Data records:

************

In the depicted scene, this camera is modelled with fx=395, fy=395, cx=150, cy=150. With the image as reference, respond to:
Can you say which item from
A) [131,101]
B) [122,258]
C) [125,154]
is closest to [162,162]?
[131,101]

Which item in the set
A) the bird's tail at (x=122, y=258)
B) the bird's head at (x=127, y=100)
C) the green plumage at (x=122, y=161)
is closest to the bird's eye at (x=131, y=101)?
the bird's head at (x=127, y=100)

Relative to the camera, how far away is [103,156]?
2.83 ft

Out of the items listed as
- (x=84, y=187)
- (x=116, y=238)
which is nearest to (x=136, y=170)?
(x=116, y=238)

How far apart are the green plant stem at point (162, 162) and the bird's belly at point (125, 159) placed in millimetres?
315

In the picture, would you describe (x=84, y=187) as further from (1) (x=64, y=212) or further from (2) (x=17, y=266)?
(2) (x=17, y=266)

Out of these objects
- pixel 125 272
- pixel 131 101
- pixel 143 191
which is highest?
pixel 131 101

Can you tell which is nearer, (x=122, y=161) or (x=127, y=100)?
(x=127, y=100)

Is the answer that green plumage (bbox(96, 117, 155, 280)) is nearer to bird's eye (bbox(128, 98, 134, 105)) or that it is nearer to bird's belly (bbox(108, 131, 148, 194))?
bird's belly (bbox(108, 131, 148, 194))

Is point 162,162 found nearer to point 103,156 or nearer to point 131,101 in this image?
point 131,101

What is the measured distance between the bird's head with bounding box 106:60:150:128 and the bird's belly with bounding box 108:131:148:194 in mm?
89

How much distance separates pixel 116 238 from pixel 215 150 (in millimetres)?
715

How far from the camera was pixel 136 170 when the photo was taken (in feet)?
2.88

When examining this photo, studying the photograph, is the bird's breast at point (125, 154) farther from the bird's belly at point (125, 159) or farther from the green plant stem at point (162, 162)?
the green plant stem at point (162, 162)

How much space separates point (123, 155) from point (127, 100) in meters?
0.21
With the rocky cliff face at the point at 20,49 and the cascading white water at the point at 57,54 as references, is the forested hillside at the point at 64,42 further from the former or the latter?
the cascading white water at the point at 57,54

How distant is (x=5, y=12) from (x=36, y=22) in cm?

************

-- Task description --
Print the rows again without any changes, beginning at the line that contains "How much distance" and continuing through the last line of the rows.

-- Task answer --
How much distance separates pixel 116 238 from pixel 215 150 (in millimetres)?
715

How far from the camera was pixel 136 170 when the photo was taken (in feet)?
2.88

When examining this photo, studying the photograph, is the bird's breast at point (125, 154) farther from the bird's belly at point (125, 159) or farther from the green plant stem at point (162, 162)?
the green plant stem at point (162, 162)

How much space separates point (123, 155) from point (127, 100) in meters?
0.21
With the rocky cliff face at the point at 20,49 and the cascading white water at the point at 57,54 as references, is the forested hillside at the point at 64,42 further from the former or the latter?
the cascading white water at the point at 57,54

How distant is (x=5, y=12) from (x=36, y=22) in cm?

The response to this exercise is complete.